• **THE TASK**
When copying the listing below, skip every picture and repeat exactly the lines from the first one through the line that contains "Cap Vert 2012".

• **GIVEN RECORDS**
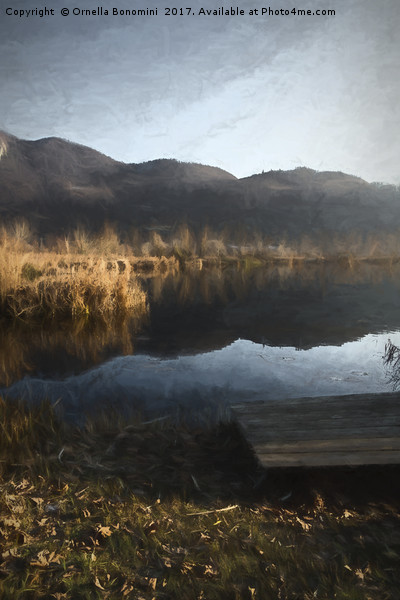 landscape lake Canvas print by Ornella Bonomini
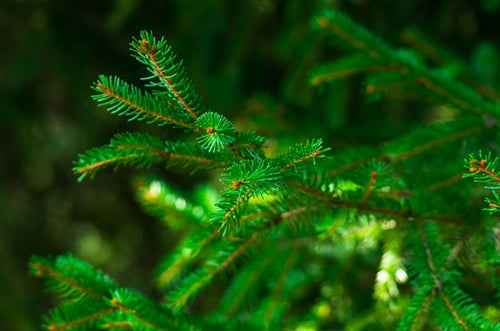 Spruce Essential Oil - Hemlock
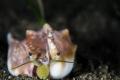 S M I L E  Strombus vomer  Euprotomus vomer  Anilao  Philippines. June 2014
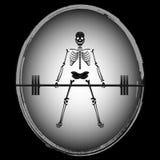 Σκελετός Bodybuilder Απεικόνιση αποθεμάτων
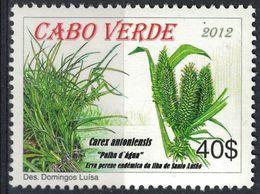 Cap Vert 2012 Neuf Avec Gomme Carex Antoniensis Herbe Vivace Endémique île De Santo Antão - Cape Verde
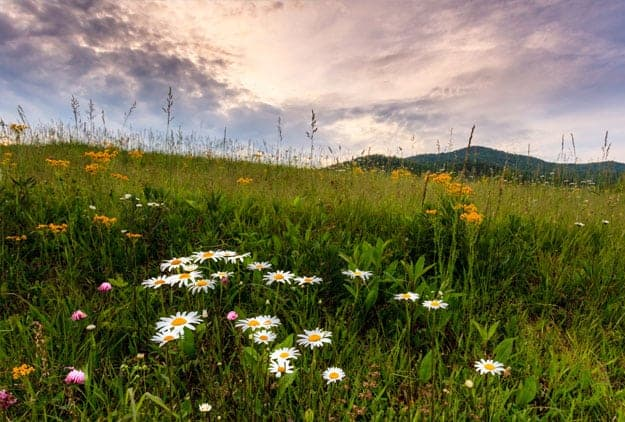 A field of colorful wildflowers bloom on hillside in Cades Cove with purple sky and mountains in background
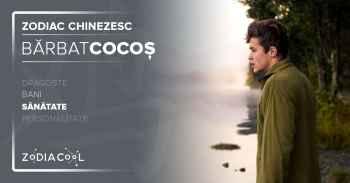 Sănătate bărbatul Cocoș, Horoscop chinezesc zodia Cocoș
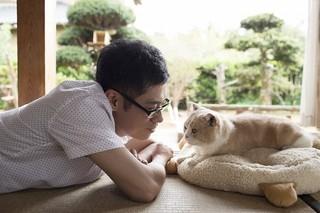 伊藤淳史とネコのシナモン「映画 ビリギャル」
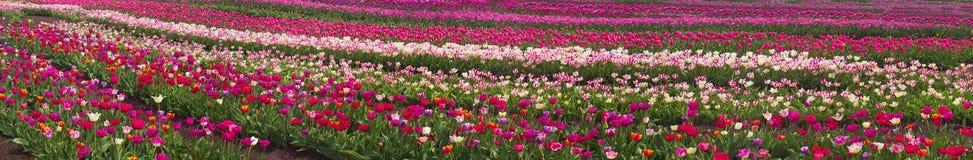 Тюльпаны в прикарпатской зоне Стоковая Фотография RF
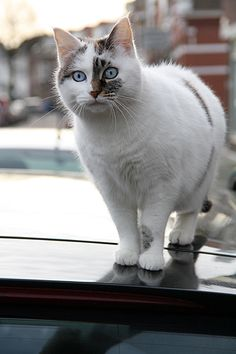 cat on a car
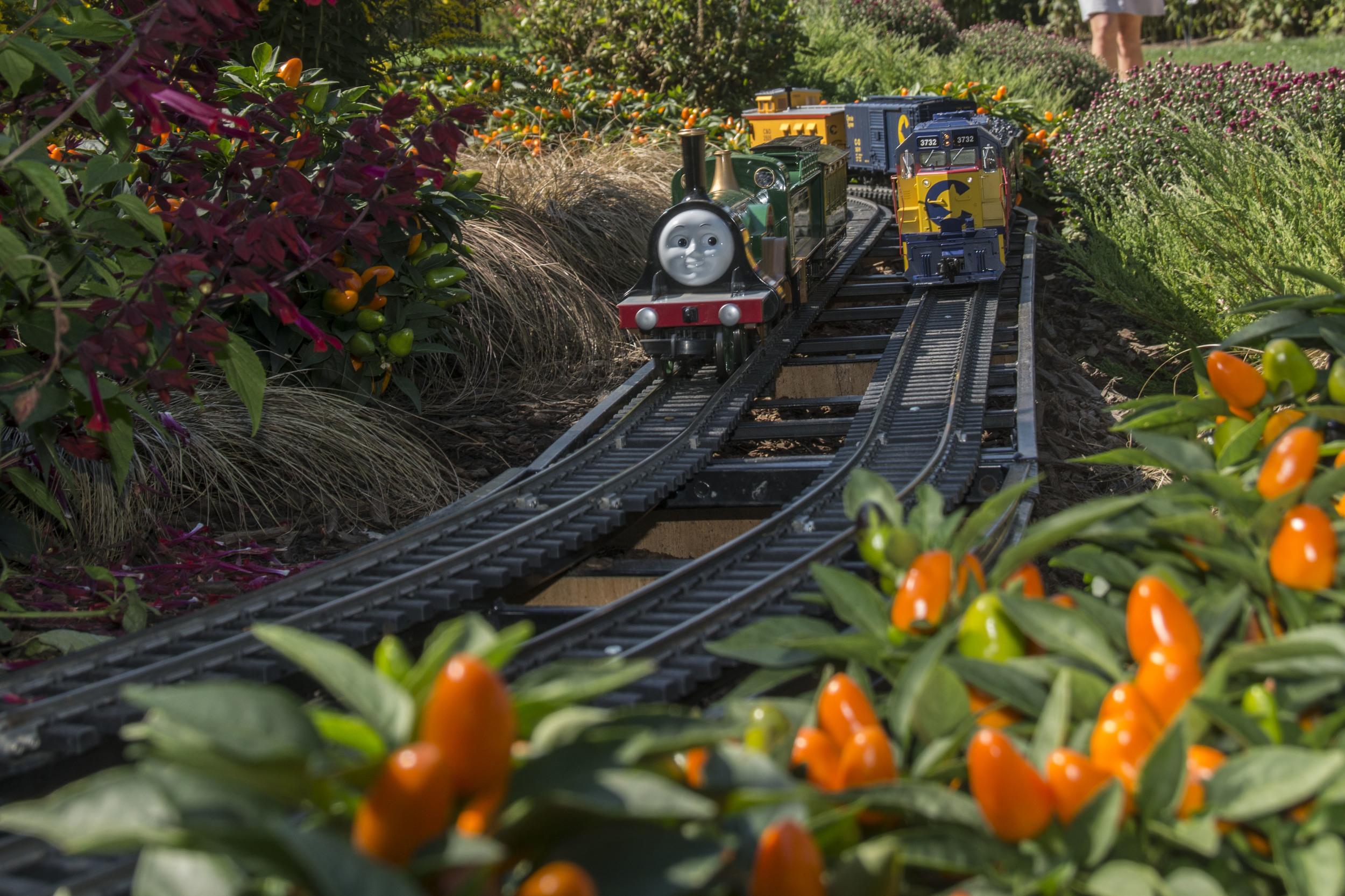 Longwood outdoor trains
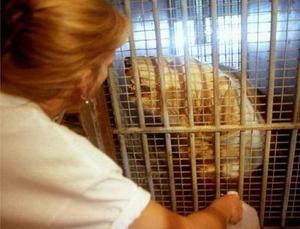Diana Weinhardt experta en mamíferos grandes del Parque zoológico de Houston cuida de un enorme oso polar en el aeropuerto de San Juan de Puerto Rico. Seis osos polares fueron confiscados por el Departamento de pesca y fauna  de Estados Unidos al Circo Hermanos Suárez ya que estaban siendo criados en zona de calor caribeño. Los osos tendrán un nuevo hogar en en zoológico de Michingan al Norte de Carolina.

• **THE COMPLETED TASK**
 landscape lake Canvas print by Ornella Bonomini
 Spruce Essential Oil - Hemlock
 S M I L E  Strombus vomer  Euprotomus vomer  Anilao  Philippines. June 2014
 Σκελετός Bodybuilder Απεικόνιση αποθεμάτων
 Cap Vert 2012 Neuf Avec Gomme Carex Antoniensis Herbe Vivace Endémique île De Santo Antão - Cape Verde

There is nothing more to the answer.